The pandemic has accelerated the volume of employees working partially or entirely from home, many involuntarily. As millions acclimate to WFH, companies realize the benefits of more flexible work schedules, zero commuting, and increased productivity. A post-pandemic world will most likely see a permanent increase in WFH employees. Studies suggest that anywhere from 20 – 35% of the workforce won't return to the office. (Global Workplace Analytics)
 
Typical work-from-home setups give employees everything they need to do their job: laptops, thin clients, phones and workflow, and print management software. But with office printers left abandoned, employees have little recourse other than to use their printers. Some may have plugged in their own devices, creating a direct line within your organizations’ network and exposing it to security vulnerabilities. These blind spots are opportunities for hackers and can cost businesses an average of $200,000 per incident, resulting in 60% percent of breached organizations going out of business within six months of an attack. (Hiscox) The mere act of printing on an unmanaged device may seem small, but hackers count on you to overlook this vulnerability.
 
All 50 states, plus the District of Columbia, have adopted some type of data breach notification rule. Many have implemented or are considering implementing additional privacy and heightened data security laws. Accordingly, incidents can result in regulatory fines, greater regulatory scrutiny, substantial notification costs, and loss of customer trust. Unless properly managed, the damage could exponentially grow and harm your company’s reputation and brand value. And the story gets even worse if your organization is a regulated entity, subject to heightened regulatory requirements.
 
You may have noticed a decrease in printing activity on in-office devices, yet printing is still happening from your employees' homes via unmanaged devices. If this is happening within your organization, understand you are exposing your organization to the potential of damaging cyber threats.
Remote work solutions that allow for a quick, seamless, secure, and cost-efficient transition between the office and work-from-home environments will be essential for you to thrive. Both situations need printers attached to the network, and you need to be prepared to provide the right equipment and education to maintain the security of your business. Start by educating your employees on the safety and legal dangers of tethering devices in homes and plan for some of the technical aspects you’ll need to deliver a solution.
 

 

Print-From-Home Blind Spots

Business owners should be made aware of three main blind spots when printing from home:

 

  1. Network Security Risks

    Connecting unmanaged devices to an organization creates a direct line to their network. Printers can are accessible by a variety of people and are capable of storing data on their hard drives, creating an access point to sensitive information. When users plug in a personal device, they can’t be sure what information the hard drive contains or whether a virus or malware introduced.
     
    When a printer/scanner connects to the homeowner's wireless network, they may be creating additional risk. Connecting a device to the Wi-Fi makes it easy for someone to breach and access the printer and any stored documents if firmware or settings are weak.
     
    Newer printers/scanners come standard with remote firmware, advanced security, and a hard drive you can wipe clean of existing data. Some even provide enhanced features such as Encrypt Data at Rest or the ability to send threat notifications to event management (SIEM) tools. But even the newer models can pose risks if they are unmanaged. The firmware and software on personal devices are less likely to be updated on a regular schedule than company devices. Unless organizations provide their own company issued machines, maintaining control over which devices in use and how often they are updated will be nearly impossible.

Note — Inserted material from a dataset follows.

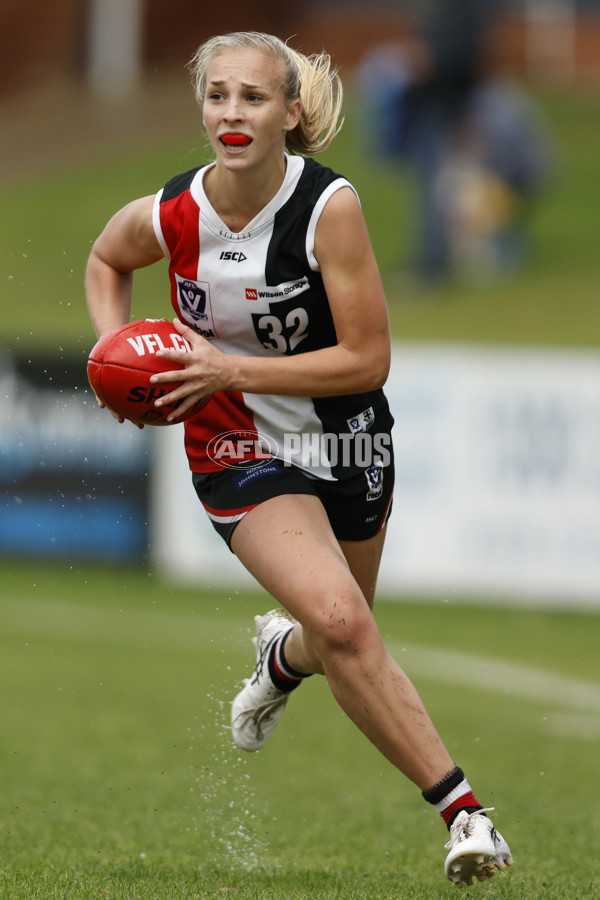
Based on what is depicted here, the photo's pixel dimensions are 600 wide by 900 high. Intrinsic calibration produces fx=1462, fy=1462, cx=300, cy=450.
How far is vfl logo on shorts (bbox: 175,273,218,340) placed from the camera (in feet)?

  2. Risks Associated With Improper Document Destruction & Disposal

    All companies have information that they want to keep secure from others. Accordingly, organizations require employees to store and dispose of confidential information appropriately. Especially for these employees, printing from home can be a vector for data breaches that can lead to legal, financial, and reputational risk.
     
    Limit hard copy storage; it should be scanned and saved in a secure network environment. Organizations should consider requiring employees to retain confidential documents in secure (locked) locations in their homes, such as a locked cabinet or drawer, until they can return to the office to place them in a shred bin.
     
    Additionally, when hard copies are no longer needed, employees should not discard the printed materials in their ordinary trash, as they could be picked up by outside parties. Instead, using document shredders to destroy any sensitive information is crucial. Many professionals writing on this topic recommend that their shredder cut the documents into vertical and horizontal confetti-like pieces (crosscut shredding).


  3.  Cost Containment

    Consider how difficult it could be to manage the toner and supply costs for an unmanaged device. Employees commonly put expenses on the company card or seek reimbursement. These costs are easy to overlook by the organization but accrue substantial expenditures over time. Additionally, the cost of ink and toner for your standard in-home inkjet printers is much more expensive than that of your standard in-office laser printers, making it difficult for organizations to budget and control printing costs.
     
    You should also consider how many small devices don’t have the luxuries, like scanning, that come with your typical office machine, which could create a need for further expenses in the form of a tabletop scanner. Organizations that provide company-issued printer/scanners will have more reliable control over these factors and be able to monitor costs in a much more transparent way.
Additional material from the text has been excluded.